What to do:
(1) Answer these questions about the R coursework answers:
(a) What kind of software does the text call RStudio?
(b) Which two version control systems does RStudio support, according to the text?
(c) What should be used in place of T and F?
(2) In the R coursework answers, rename "console" to "terminal" and write out the passage from "a code editor" up to and including "Git and SVN." with that change.

Article:
Marks will only be assigned for the figure that the code produces.

Answer

1.4 Question 4 [5 marks]

Explain the difference between R and RStudio.

Answer

Taken verbatim from Tangled Bank:

R is a programming language and software environment for statistical computing and graphics. It provides a wide variety of statistical (linear and non-linear modelling, classical statistical tests, time-series analysis, classification, clustering, multivariate analyses, neural networks, and so forth), graphical techniques and is highly extensible.

RStudio is an integrated development environment (IDE) for R. It provides a graphical user interface (GUI) for working with R, making it easier to use for those who are less familiar with command-line interfaces. Some of the features provided by RStudio include:

a code editor with syntax highlighting and code completion;
a console for running R code;
a graphical interface for managing packages and libraries;
an integrated tools for plotting and visualisation;
support for version control with Git and SVN.

R is the core software for statistical computing, like a car’s engine, while RStudio provides a more user-friendly interface for working with R, like the car’s body, the seats, steering wheel, and other bells, whistles.

1.5 Question 5 [10 marks]

By way of example, please explain some key aspects of R code conventions. For each line of code you write (neatly and legibly so each intended style item is visible), explain also in English what aspects of the code are being adhered to.

For example:

a <- b is not the same as a < -b. The former is correct because there is a space preceding and following the assignment operator (<-, a less-than sign immediately followed by a dash to form an arrow); this has a different meaning from the latter, which is incorrect because there is no space between the less-than sign, the dash and reading as “a is less than negative b”.

Answer

Proper use of indentation:

if (x > 0) {
  print("Positive number")
}

Use of meaningful variable names:

temperature <- 25

Use of comments to explain code:

# Calculate the mean temperature
mean_temp <- mean(temperature)

Consistent use of spacing around operators:

a <- b + c

Consistent use of compound object names:

A principles of writing clean and readable R code (or any code) is maintaining consistent variable naming conventions throughout a script or project. Mixing different naming styles — such as “snake_case” (words separated by underscores) and “camelCase” (capitalising the first letter of each subsequent word) — makes the code harder to read, maintain, and debug.

Examples:

# Example of consistent use of either convention:
my_variable <- 10 # snake case
another_variable <- 20 # camel case

# An example of inconsistent use of conventions:
myVariable <- 30 # camel case
yet_another_variable <- 40 # snake case

# This is also incorrect:
variable_one <- 13 # llowercase "one"
variable_Two <- 13 * 2 # uppercase "Two"

Avoiding the = as Assignment Operator

# Correct:
a <- 1

# Incorrect:
a = 1

Consistent use of spaces around # symbols in comments:

# This is correct:

# This is a comment
# This is another comment
# And another

# This is incorrect:

#This is a comment
# A comment?
#  Another comment

Correct use of + and - for unary operators:

# Correct:
a <- -b

Use of TRUE and FALSE instead of T and F:

# Correct:
is_positive <- TRUE

# Incorrect:
is_positive <- T

For more, refer to the tidyverse style guide.

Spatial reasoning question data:

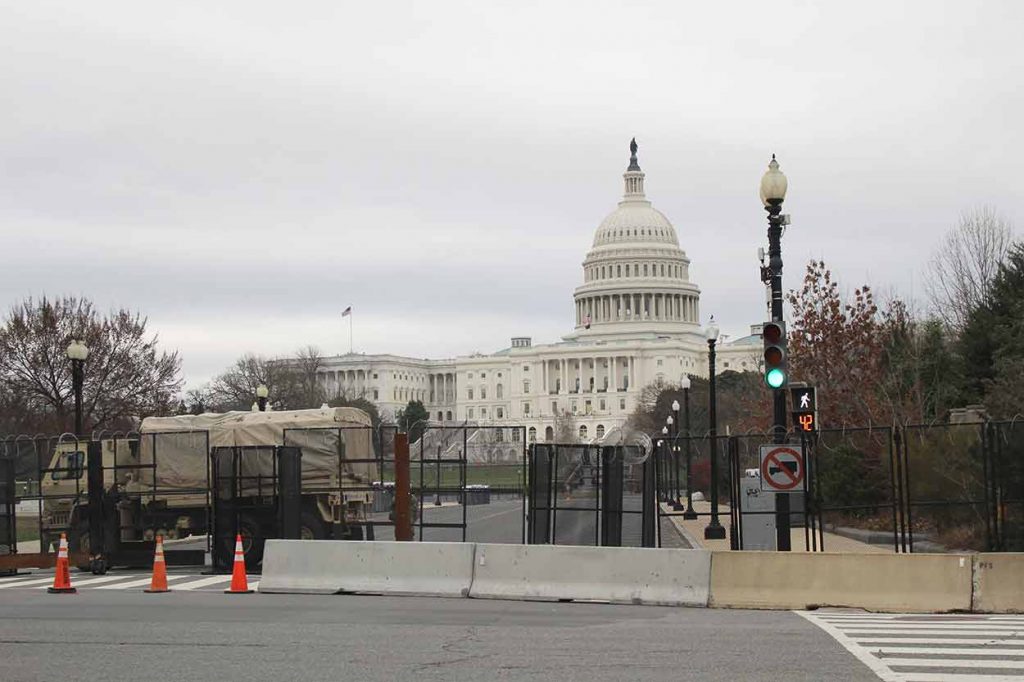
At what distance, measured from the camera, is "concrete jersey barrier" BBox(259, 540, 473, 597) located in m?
20.8

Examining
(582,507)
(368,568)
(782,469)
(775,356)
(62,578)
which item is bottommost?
(62,578)

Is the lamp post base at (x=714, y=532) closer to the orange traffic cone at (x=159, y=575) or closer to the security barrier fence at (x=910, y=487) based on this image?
the security barrier fence at (x=910, y=487)

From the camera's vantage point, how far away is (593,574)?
2019 centimetres

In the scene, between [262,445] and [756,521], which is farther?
[756,521]

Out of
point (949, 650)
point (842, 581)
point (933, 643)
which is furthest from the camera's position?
point (842, 581)

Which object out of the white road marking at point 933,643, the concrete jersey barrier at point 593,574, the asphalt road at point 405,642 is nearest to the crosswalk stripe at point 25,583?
the asphalt road at point 405,642

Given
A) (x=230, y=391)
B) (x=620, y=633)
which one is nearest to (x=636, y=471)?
(x=620, y=633)

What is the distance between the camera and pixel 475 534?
140 feet

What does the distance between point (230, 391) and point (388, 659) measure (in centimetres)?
11280

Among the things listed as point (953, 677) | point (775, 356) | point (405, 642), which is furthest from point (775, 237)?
point (953, 677)

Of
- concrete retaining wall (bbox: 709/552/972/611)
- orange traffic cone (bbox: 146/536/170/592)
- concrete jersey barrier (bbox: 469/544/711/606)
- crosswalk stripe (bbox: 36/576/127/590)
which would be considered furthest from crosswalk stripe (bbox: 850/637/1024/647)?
crosswalk stripe (bbox: 36/576/127/590)

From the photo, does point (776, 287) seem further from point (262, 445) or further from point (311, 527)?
point (262, 445)

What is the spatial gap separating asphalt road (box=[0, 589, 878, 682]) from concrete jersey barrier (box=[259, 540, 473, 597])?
1.24m

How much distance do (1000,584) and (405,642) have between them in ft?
25.6
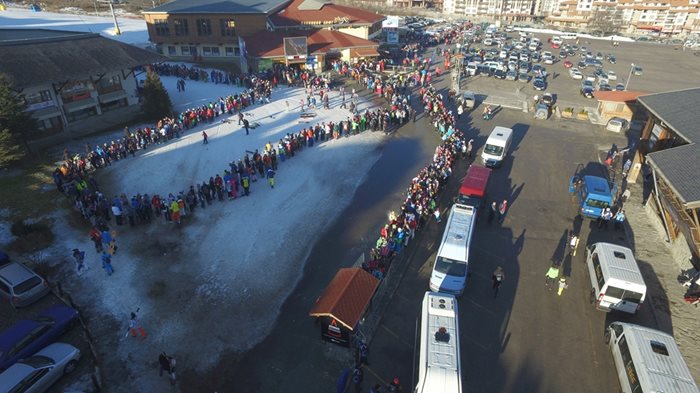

The solutions:
(1)
(a) An integrated development environment (IDE) for R.
(b) Git and SVN.
(c) TRUE and FALSE.

(2)
a code editor with syntax highlighting and code completion;
a terminal for running R code;
a graphical interface for managing packages and libraries;
an integrated tools for plotting and visualisation;
support for version control with Git and SVN.